Il y avait aussi moins d’équipes armées financièrement qui pouvaient faire des recrutements importants. Une équipe comme le PSG ou Manchester City, ça n’existait pas. Barcelone n’était pas encore le grand Barcelone tout comme le Bayern. C’était sans doute un peu plus facile, mais ce qui n’enlève rien au mérite. Il fallait gagner quand même.

La présidence de Bernard Tapie a aussi connu ses zones d’ombre comme le match reconnu truqué entre Valenciennes et Marseille en mai 1993. Quels effets a eu cette affaire VA-OM dans les coulisses du football français ?

On en a entendu parler car le match VA-OM était sur Canal + ce soir-là et on a été plongé dans l’affaire immédiatement.
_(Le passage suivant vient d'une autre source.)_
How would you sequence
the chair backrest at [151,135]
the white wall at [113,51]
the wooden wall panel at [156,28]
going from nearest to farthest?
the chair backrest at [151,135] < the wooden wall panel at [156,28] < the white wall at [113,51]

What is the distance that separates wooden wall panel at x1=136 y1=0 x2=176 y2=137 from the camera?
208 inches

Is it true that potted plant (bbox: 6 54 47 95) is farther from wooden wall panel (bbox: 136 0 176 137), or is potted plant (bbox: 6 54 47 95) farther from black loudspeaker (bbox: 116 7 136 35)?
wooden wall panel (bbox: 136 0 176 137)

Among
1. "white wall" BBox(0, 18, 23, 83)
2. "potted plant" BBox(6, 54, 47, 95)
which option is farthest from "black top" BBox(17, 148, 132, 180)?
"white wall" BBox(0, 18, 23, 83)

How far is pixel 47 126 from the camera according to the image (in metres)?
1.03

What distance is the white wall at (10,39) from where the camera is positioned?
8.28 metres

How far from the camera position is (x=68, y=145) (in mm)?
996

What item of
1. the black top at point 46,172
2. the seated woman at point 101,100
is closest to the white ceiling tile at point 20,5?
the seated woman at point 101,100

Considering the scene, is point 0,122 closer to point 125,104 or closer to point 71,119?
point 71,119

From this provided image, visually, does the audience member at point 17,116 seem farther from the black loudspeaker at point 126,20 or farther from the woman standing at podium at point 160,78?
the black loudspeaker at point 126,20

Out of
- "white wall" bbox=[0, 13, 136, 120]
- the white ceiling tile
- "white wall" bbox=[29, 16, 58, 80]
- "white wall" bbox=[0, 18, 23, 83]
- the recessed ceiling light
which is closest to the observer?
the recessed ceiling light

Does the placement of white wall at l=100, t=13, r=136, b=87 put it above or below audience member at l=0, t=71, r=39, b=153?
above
Dans le football français, cela a été un séisme parce que les matches truqués étaient toujours mis sous le tapis. Que cela arrive sur le devant de la scène avec une équipe qui était sur le toit européen et un président qui avait beaucoup d’amis mais aussi beaucoup d’ennemis, c’est devenu le feuilleton de l’année et cela a pris une force incroyable.

Je ne peux pas dire que cela m’ait amusé, j’aime trop le sport pour ne pas être touché par ce genre d’affaires. Les relations avec Bernard Tapie étaient forcément un peu moins bien… Parce que je n’ai pas aimé. Il restait beaucoup de bons côtés car on s’est beaucoup téléphoné après. Il me parlait beaucoup de sa maladie ces derniers temps. Il est resté comme quelqu’un que j’aime bien et que je suis content d’avoir connu dans la vie. Mais il est vrai qu’avec pas mal de monde, cette affaire VA-OM a été un petit croche-pied dans l’admiration qu’on pouvait lui porter. Mais comme dans le football on oublie très vite, on a vite repris la vie de tous les jours.

Quel a été votre dernier contact avec lui ?

Il y a quelques semaines. On a parlé de notre santé et les coups de fil étaient assez brefs car il n’était pas en grande forme malheureusement. Mais il était toujours incroyablement positif. Et puis il regardait toujours aussi le sport qu’il connaissait toujours très bien. On aurait presque eu l’impression qu’il avait envie de me remonter le moral alors que moi je prenais de ses nouvelles.